The monster on the cover
Jul 18, 2013, 8:20 AM | Updated: Dec 30, 2013, 3:29 pm
There is outrage over Rolling Stone giving Jahar Tsarnaev his rock star moment.
“I feel like when you’re on the cover of Rolling Stone there is a kind of glorified, connotation given to it,” says one woman.
“Like you’re a rock star,” a man responds.
“Yeah, not him,” says the woman.
The headline says, “How a popular promising student was failed by his family, fell into radical Islam, and became a monster.”
Except it doesn’t tell you how he “became” a monster – what mental process might have made this sweet soft kid, as he was described, into a murderer.
Though we get plenty of clues as to why he was thoroughly unhappy.
His dad’s arthritis got so bad he couldn’t work, his mom started practicing Islam, which meant she wouldn’t work on male clients at her salon, and finally lost her job; they finally divorced and returned to their native Russia.

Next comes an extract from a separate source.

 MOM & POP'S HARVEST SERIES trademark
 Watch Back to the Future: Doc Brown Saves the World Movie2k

His sisters vanished into arranged marriages, leaving him to live with his brother who was into radical Islam, much more than Jahar was.
By the time Jahar had been in college a year, he had a $20,000 debt, and the family’s remaining welfare payments had been cut off. And he was still bored and constantly smoking pot, and apparently started believing the truther conspiracy theories he read on the Internet.

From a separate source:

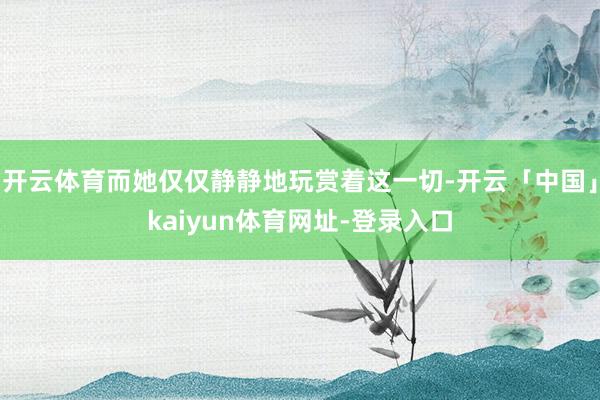 开云体育而她仅仅静静地玩赏着这一切-开云「中国」kaiyun体育网址-登录入口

But that could describe a million people who hit bottom. Why would he become the guy who stuffed a pressure cooker full of gunpowder? Rolling Stone doesn’t answer that question – we just read that he was just a kid who saw his family fall apart, was bored, got involved with a religious guru, and spent a lot of time drugged up.
Come to think of it, that does sound a lot like a rock star.